Is Hardware-Based Security The Right Answer to Cloud Security?

This entry was posted on Tuesday, February 5th, 2019.

Without question, today, there is considerable focus on securing the Cloud. This is especially true for virtualization systems, which have played a major role in creating cloud computing. However, the downsides to virtualization involve security challenges.

In this scenario, Docker containers play a big part in virtualization as a way for deploying cloud solutions.  A Docker is described as an open-source system of software containers, and these containers help software to run while being moved from one environment to another. However, like the many and varied aspects of cloud computing, Docker containers are under scrutiny for their security levels.

But when you get down to the essence of security, you’re only as good as the hardware in which you’re executing.  And as has been widely publicized, vulnerabilities like Meltdown, Spectre, and Foreshadow are at the microarchitecture level of today’s popular microprocessors (mPs) and central processing units (CPUs).

It’s virtually impossible to mitigate against these types of vulnerabilities at the virtualization layer, much less even at the host OS layer.
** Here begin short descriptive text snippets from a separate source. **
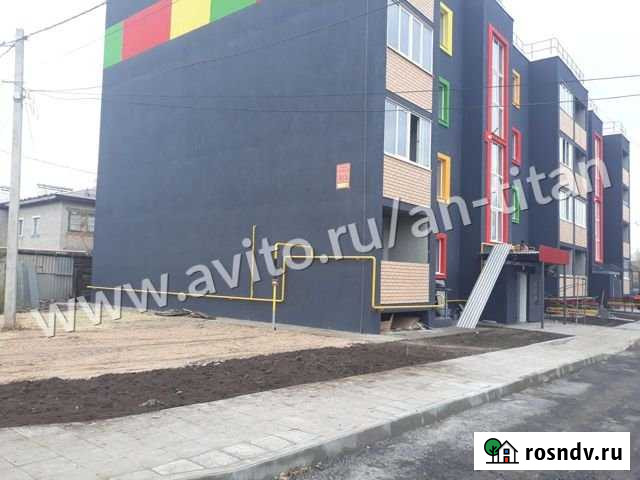 2-комнатная квартира, 59 м², 1/3 эт. на продажу в Соль-Илецке Соль-Илецк - изображение 1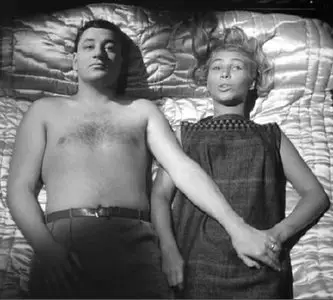 Agnès Varda : La Pointe courte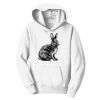 PC Youth Fan Favorite Hooded Sweatshirt Thumbnail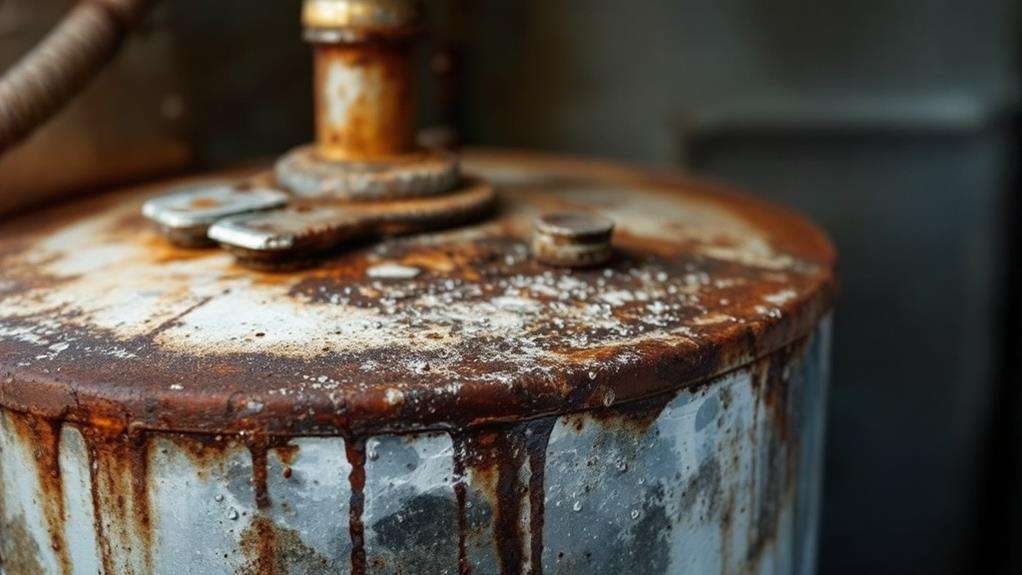 identifying gradual deterioration warning signs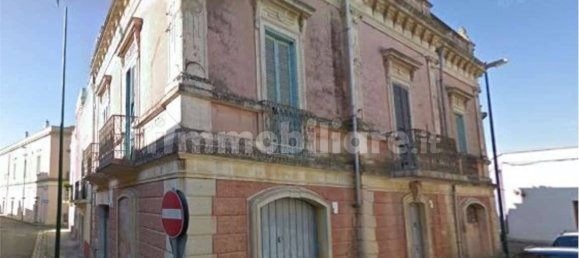 3 bedrooms Apartment in Guagnano, Italy No. 288707 3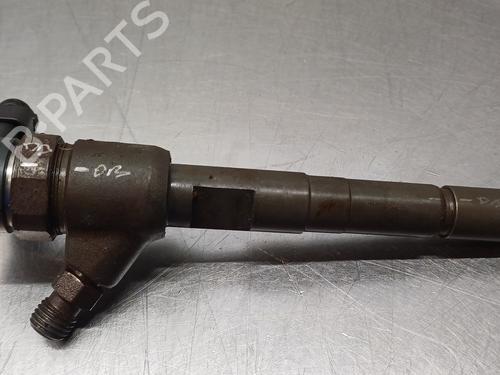 Used Injector OPEL CORSA C Hatchback Van (X01) [2000-2012]  30879725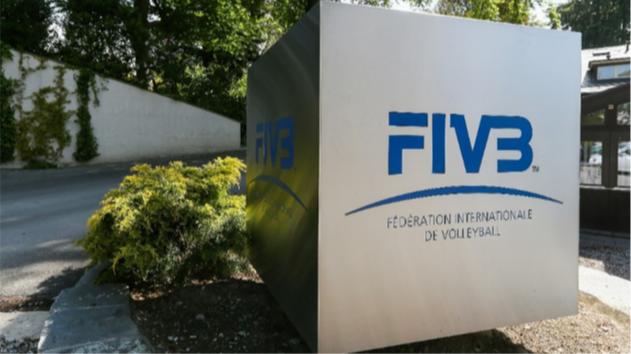 Federação Internacional de Vôlei confirma retorno da Rússia às competições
In fact, the fundamental execution of a network system, itself, is vulnerable.

For decades, there have been software attacks directed at desktops and servers. However, today, hardware microarchitectural security vulnerabilities are closely being examined at the CPU level. The work being done is directed at finding attack avenues to the Cloud.  These individuals are intent on taking advantage of cloud computing where there are multiple services from multiple tenants, possibly executing on the same server hardware in the Cloud.

Attackers want to use microarchitectural bugs like Spectre or Meltdown to gain access to other processes, other containers or virtual machines that are executing on that system. By doing so, they can exfiltrate data from one system that’s expected to be secure out through another via these microarchitectural bugs.

The industry can be assured that there will be more of these microarchitectural bugs to be found as attackers become even more sophisticated.  Therefore, data may not be as secure as has been previously promised by system vendors. The fact remains that even if all due diligence has been performed, vulnerabilities at the CPU level can still expose data to be exfiltrated.

CPU vendors are working toward resolving these vulnerabilities.  However, what has to be kept in mind is that security is not the first consideration when CPUs are designed.  The primary focus is on complexity and performance.  Security is most often an afterthought, particularly from a computational efficiency perspective.  So, with complexity and performance at the forefront and a lack of a security focus, the door will remain open for future microarchitectural bugs and they’ll be uncovered in future systems.